Spatial relation data:
§ §

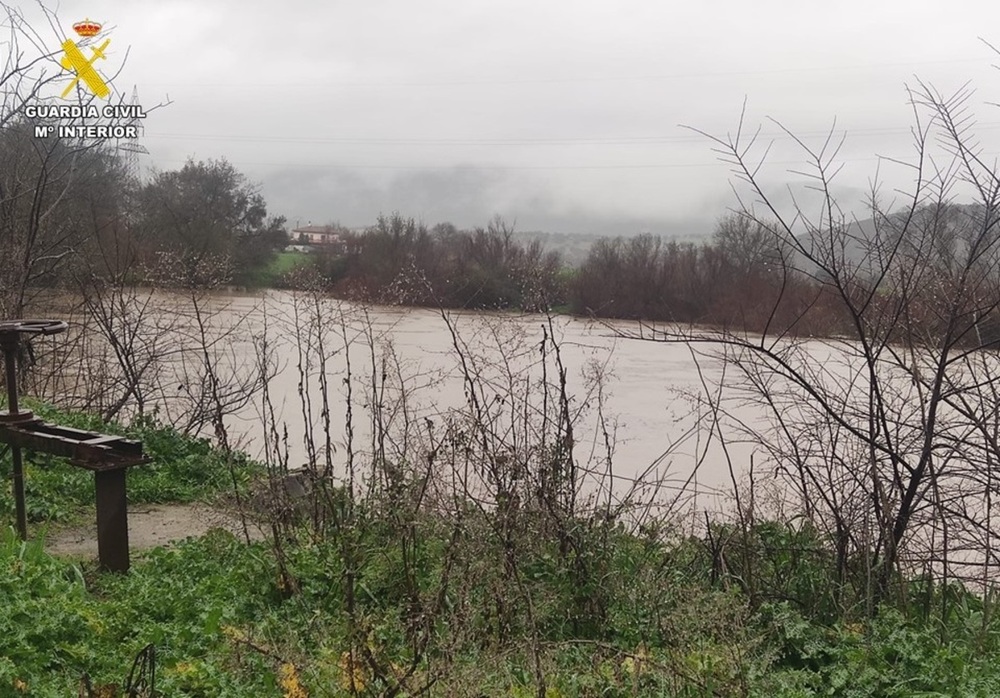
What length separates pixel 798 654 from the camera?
385 centimetres

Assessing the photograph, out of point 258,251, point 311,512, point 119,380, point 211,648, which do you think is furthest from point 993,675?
point 258,251

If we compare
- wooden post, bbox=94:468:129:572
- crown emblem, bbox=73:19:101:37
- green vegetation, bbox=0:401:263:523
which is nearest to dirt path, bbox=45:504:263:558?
green vegetation, bbox=0:401:263:523

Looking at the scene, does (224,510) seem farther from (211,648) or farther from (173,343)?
(173,343)

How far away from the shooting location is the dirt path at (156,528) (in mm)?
5262

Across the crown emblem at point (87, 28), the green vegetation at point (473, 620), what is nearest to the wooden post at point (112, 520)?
the green vegetation at point (473, 620)

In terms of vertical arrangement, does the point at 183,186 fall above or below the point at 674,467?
above

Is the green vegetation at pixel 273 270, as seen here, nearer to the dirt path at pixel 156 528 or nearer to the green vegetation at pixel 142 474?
the green vegetation at pixel 142 474

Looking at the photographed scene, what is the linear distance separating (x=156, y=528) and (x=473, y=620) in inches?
129

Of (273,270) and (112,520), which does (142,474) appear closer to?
Result: (112,520)

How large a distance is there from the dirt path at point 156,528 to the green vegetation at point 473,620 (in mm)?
335

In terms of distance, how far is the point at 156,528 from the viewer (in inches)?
232

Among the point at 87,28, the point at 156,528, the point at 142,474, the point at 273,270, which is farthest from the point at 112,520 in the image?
the point at 273,270

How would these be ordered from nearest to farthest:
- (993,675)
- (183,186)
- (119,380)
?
(993,675) < (119,380) < (183,186)

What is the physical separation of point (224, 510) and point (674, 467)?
5681 millimetres
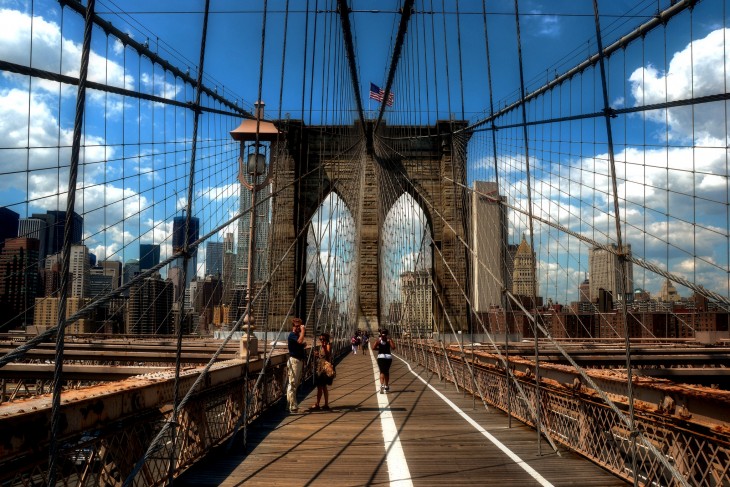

§ §

WHAT IS ASKED: Write out the material again, swapping every "dirt path" for "gravel trail" and leaving everything else untouched. Omit the pictures.

OUTPUT:
What length separates pixel 798 654 from the camera?
385 centimetres

Assessing the photograph, out of point 258,251, point 311,512, point 119,380, point 211,648, which do you think is furthest from point 993,675?
point 258,251

If we compare
- wooden post, bbox=94:468:129:572
- crown emblem, bbox=73:19:101:37
- green vegetation, bbox=0:401:263:523
which is nearest to gravel trail, bbox=45:504:263:558?
green vegetation, bbox=0:401:263:523

Looking at the scene, does (224,510) seem farther from (211,648) or farther from (173,343)?
(173,343)

How far away from the shooting location is the gravel trail at (156,528) (in mm)?
5262

Across the crown emblem at point (87, 28), the green vegetation at point (473, 620), what is nearest to the wooden post at point (112, 520)?
the green vegetation at point (473, 620)

In terms of vertical arrangement, does the point at 183,186 fall above or below the point at 674,467?
above

Is the green vegetation at pixel 273 270, as seen here, nearer to the gravel trail at pixel 156 528 or nearer to the green vegetation at pixel 142 474?
the green vegetation at pixel 142 474

Looking at the photographed scene, what is the linear distance separating (x=156, y=528) and (x=473, y=620) in inches?
129

Of (273,270) and (112,520), which does (142,474) appear closer to?
Result: (112,520)

How large a distance is there from the gravel trail at point 156,528 to the green vegetation at point 473,620 (in mm)?
335

In terms of distance, how far is the point at 156,528 from the viewer (in inches)?
232

Among the point at 87,28, the point at 156,528, the point at 142,474, the point at 273,270, which is farthest from the point at 112,520 in the image?
the point at 273,270

How would these be ordered from nearest to farthest:
- (993,675)
- (183,186)
- (119,380)
?
(993,675) < (119,380) < (183,186)

What is the physical separation of point (224, 510) and point (674, 467)?
5681 millimetres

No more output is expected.